To celebrate 40 years as a sponsor of the Daytona 500, Busch took sheet metal and carbon fiber from Kevin Harvick’s #4 Busch racecar and turned it into 40 limited edition beer cans for what the brand is calling its “Car 2 Can” collection. (The cans are filled with water, in case you were wondering.) You can see a more detailed explanation of how they pulled it off in this video…
“Busch Beer officials brought the idea to me last year and I thought it was a great way to connect with the fans,” Harvick said in a statement. “These cans are made up of pieces of my car from the 2018 season and I’m excited for the cans to be released. Can’t wait for the fans to see them.”
If you want to see one up close and personal — as in getting one for yourself — you’ll have to battle it out online with other NASCAR fans.
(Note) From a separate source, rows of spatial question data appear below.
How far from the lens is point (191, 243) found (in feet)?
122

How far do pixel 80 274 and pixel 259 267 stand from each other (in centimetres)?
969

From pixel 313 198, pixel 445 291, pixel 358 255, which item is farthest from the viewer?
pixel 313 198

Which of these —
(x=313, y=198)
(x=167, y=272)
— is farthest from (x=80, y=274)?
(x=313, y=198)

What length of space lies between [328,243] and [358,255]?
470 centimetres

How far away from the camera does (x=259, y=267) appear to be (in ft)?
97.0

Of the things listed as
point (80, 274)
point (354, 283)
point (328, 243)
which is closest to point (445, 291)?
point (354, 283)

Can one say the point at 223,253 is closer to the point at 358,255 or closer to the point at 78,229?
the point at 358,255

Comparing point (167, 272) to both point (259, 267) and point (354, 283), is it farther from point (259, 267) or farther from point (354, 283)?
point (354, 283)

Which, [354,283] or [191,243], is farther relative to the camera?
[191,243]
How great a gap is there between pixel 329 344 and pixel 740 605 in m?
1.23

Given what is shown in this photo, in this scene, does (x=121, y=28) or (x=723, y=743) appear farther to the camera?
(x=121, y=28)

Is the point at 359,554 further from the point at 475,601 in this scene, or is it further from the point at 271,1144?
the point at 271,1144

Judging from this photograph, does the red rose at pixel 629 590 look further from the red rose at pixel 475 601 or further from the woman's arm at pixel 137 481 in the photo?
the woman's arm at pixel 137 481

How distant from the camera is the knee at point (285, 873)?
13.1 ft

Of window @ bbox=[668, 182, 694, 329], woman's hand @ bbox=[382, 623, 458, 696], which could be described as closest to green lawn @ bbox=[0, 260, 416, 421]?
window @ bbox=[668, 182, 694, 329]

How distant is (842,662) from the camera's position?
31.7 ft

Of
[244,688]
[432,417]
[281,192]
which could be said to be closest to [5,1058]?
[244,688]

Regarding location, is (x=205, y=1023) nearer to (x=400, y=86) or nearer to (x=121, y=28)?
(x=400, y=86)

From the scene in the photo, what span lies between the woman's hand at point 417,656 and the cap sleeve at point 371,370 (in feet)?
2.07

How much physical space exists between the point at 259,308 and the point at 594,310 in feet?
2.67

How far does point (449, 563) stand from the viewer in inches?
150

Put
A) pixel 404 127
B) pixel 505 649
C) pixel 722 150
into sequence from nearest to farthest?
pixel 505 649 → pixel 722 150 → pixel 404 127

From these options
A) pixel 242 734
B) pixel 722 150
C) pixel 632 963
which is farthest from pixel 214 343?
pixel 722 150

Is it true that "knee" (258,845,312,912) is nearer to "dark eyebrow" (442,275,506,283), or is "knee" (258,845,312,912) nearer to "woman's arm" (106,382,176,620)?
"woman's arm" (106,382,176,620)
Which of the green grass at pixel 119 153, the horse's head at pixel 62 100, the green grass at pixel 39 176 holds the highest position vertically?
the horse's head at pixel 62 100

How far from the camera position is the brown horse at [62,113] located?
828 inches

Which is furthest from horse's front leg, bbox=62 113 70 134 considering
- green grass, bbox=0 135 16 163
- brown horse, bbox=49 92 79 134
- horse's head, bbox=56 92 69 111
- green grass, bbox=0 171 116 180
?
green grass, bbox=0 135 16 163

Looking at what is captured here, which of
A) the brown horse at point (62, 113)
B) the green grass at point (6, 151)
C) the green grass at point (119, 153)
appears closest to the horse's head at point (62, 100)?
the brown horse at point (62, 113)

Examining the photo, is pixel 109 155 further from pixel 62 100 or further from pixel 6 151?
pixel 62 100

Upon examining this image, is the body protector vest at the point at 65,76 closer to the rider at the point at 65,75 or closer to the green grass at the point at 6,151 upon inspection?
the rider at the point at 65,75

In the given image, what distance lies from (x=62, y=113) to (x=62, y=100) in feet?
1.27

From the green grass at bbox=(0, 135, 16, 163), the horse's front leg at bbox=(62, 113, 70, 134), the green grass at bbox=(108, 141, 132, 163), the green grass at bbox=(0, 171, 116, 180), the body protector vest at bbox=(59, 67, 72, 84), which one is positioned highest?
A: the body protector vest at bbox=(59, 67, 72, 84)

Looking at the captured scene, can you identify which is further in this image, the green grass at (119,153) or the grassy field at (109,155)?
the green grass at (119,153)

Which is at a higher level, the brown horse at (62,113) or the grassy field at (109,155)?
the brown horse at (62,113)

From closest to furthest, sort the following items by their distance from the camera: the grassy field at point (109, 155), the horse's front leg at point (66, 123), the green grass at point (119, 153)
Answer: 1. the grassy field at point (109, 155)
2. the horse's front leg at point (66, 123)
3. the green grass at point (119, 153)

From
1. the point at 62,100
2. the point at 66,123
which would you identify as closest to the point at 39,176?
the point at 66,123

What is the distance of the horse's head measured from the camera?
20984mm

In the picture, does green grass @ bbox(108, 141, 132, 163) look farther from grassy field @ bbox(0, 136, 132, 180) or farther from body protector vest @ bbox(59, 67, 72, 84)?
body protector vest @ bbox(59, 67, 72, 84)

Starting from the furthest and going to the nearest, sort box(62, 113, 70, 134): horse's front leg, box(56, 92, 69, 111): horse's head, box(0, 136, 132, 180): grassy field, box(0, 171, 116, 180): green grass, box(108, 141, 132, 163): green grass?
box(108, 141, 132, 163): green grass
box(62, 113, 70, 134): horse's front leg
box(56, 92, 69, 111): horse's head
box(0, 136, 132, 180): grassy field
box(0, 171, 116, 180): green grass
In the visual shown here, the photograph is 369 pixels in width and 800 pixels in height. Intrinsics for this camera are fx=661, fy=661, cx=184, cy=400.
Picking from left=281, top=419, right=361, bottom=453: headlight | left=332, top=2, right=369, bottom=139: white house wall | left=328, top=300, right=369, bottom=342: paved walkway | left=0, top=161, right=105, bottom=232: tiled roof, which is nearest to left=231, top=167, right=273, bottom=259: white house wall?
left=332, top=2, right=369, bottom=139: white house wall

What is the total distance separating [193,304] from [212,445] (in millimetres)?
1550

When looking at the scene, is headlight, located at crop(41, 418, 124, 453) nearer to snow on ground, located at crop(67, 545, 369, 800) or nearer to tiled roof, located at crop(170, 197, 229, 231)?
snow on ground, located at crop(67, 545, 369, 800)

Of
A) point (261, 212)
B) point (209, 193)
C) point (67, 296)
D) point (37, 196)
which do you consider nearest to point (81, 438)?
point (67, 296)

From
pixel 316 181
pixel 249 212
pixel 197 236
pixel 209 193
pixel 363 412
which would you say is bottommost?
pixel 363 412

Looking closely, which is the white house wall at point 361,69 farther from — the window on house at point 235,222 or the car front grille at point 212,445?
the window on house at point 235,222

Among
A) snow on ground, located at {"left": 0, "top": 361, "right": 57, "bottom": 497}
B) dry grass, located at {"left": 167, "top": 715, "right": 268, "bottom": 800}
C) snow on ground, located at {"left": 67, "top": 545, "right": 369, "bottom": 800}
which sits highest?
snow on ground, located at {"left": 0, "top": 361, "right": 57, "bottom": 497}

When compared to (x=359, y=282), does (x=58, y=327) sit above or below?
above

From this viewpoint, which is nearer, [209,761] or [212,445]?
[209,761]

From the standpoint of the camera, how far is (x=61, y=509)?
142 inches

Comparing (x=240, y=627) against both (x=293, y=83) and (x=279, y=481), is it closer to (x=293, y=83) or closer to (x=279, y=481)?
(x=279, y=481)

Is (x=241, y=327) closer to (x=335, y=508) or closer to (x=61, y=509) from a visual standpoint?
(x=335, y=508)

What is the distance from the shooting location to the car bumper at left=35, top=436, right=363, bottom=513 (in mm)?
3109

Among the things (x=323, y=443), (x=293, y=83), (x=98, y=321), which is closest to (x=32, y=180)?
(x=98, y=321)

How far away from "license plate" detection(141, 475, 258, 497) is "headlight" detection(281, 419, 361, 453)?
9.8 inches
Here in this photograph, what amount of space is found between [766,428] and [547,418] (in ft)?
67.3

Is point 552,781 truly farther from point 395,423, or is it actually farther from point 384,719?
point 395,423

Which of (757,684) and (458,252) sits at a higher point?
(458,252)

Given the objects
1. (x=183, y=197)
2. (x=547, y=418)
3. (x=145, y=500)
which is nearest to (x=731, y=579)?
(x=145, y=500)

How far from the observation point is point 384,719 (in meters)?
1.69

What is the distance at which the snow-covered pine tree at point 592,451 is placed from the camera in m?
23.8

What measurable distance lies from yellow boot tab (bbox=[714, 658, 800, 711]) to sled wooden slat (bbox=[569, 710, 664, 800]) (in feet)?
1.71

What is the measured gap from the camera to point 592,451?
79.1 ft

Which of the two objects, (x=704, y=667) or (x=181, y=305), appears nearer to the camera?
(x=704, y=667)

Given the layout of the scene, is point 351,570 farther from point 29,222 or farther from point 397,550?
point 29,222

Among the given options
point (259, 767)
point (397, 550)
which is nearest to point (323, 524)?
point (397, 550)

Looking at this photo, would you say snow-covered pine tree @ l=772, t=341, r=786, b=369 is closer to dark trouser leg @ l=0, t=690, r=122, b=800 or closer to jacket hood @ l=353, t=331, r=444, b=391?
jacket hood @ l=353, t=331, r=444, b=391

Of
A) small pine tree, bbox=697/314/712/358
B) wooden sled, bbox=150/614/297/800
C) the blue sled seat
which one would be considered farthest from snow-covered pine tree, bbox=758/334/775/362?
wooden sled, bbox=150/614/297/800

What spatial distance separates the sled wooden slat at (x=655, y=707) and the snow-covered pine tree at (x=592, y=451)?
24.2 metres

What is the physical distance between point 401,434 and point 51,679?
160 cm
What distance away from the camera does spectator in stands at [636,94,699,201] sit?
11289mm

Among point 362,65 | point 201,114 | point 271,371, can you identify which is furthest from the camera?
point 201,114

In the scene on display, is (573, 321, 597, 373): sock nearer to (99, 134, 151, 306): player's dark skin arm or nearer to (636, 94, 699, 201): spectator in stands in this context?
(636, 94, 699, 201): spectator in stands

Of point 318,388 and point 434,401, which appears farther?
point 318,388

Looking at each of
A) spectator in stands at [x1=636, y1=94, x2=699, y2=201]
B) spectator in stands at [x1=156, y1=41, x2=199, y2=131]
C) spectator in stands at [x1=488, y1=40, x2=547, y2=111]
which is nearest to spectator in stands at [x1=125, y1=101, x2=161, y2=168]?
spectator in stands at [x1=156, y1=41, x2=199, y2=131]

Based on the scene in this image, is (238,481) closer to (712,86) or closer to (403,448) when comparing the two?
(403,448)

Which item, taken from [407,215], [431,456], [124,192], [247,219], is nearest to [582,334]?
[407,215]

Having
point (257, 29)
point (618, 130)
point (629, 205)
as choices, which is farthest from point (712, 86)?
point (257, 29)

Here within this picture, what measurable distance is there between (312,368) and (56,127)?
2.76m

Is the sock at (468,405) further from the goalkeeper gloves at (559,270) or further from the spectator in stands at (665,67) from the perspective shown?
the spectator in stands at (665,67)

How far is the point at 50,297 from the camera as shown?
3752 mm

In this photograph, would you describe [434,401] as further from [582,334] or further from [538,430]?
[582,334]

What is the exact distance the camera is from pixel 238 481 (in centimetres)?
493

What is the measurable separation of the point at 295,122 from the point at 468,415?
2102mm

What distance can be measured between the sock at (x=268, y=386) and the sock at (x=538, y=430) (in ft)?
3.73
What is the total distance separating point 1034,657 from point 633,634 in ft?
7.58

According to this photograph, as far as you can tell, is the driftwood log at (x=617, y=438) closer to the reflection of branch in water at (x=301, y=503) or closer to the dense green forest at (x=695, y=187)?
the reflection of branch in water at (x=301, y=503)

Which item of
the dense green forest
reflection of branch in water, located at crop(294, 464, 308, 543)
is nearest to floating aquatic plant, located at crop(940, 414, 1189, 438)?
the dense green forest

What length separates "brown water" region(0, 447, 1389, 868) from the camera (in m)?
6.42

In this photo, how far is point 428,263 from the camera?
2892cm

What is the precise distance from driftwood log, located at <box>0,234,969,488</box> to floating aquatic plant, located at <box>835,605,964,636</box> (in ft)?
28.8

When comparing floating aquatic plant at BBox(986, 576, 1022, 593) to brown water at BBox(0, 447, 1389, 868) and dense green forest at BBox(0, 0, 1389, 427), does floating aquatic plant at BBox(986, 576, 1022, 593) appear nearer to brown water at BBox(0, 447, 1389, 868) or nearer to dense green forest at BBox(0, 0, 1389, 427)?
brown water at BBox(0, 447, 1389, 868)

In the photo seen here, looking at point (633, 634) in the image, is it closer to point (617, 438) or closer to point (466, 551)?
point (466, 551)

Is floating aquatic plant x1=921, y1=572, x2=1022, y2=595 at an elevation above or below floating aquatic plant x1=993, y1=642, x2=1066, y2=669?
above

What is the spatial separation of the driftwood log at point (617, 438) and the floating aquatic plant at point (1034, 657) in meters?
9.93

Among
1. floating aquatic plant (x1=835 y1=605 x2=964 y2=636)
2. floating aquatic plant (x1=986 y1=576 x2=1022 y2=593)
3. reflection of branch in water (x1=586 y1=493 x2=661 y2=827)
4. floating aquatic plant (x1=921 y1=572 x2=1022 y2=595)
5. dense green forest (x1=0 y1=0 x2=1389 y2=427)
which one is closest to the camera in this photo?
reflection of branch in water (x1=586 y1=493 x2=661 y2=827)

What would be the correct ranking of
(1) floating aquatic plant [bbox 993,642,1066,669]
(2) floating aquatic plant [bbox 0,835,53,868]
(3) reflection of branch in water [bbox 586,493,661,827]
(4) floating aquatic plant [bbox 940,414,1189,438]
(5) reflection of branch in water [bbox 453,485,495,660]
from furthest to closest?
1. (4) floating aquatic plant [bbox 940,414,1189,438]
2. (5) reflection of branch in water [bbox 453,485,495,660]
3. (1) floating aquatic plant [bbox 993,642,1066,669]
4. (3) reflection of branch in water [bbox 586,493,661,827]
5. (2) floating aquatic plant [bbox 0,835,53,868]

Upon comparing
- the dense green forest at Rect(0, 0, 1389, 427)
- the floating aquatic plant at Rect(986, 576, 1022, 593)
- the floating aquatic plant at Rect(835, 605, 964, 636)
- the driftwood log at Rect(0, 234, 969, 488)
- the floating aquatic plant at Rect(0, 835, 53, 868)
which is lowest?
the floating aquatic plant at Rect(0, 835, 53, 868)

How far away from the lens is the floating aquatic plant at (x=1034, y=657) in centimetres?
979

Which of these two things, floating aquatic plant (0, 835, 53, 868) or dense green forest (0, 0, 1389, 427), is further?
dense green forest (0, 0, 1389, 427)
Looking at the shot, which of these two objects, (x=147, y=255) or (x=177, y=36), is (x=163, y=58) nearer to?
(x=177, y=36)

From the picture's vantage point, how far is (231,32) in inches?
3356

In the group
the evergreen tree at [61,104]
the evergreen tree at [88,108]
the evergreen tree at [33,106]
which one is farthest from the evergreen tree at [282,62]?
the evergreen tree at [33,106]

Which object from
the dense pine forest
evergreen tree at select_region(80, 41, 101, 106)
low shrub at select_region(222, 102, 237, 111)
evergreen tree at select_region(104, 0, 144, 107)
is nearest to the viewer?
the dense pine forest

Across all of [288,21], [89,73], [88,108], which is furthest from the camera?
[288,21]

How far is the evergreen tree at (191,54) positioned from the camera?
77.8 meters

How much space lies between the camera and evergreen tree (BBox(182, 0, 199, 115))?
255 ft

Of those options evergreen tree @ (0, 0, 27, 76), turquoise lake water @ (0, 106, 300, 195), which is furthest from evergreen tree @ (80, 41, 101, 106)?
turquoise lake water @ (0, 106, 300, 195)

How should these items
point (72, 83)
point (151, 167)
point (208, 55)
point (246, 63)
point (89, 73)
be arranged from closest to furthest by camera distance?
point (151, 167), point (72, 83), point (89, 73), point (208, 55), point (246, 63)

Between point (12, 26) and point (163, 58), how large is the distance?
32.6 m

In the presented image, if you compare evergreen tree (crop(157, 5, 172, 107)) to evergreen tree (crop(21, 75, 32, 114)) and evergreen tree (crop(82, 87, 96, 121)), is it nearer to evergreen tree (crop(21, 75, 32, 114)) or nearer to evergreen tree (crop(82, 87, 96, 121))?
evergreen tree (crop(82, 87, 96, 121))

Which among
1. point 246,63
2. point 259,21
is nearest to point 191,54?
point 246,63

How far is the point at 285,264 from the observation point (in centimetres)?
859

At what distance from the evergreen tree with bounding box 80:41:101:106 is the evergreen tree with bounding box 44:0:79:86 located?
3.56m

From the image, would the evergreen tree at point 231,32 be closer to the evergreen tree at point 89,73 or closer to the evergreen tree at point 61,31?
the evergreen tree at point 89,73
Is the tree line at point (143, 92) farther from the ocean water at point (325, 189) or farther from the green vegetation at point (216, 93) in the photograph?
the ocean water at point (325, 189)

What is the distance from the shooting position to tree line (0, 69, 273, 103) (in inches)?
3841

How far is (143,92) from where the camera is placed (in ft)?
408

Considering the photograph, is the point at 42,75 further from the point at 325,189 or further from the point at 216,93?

On February 17, Busch will be holding a live trivia contest on Twitter for followers of the @BuschBeer account as part of the Daytona 500 television broadcast. “Participants will need to look out for the trivia questions on screen and simply tweet their answers using the designated hashtags #Car2Can and #BuschContest,” the beer brand explains.
Of course, this is America, so if knowledge isn’t your specialty, money is an option instead. Busch will also be holding a charity auction on February 11 at rallyup.com/car2can where the very first can of the collection will be sold to the highest bidder with all proceeds (as well as a matching donation from Anheuser-Busch) going to Keep America Beautiful — an organization dedicated improving and beautifying community environments.
“We wanted to do something for the hardcore fans that had never been done before, and give them a chance to hold the sport they love,” Daniel Blake, senior marketing director at Anheuser-Busch, said in a statement. It’s certainly easier than trying to hold an entire racecar.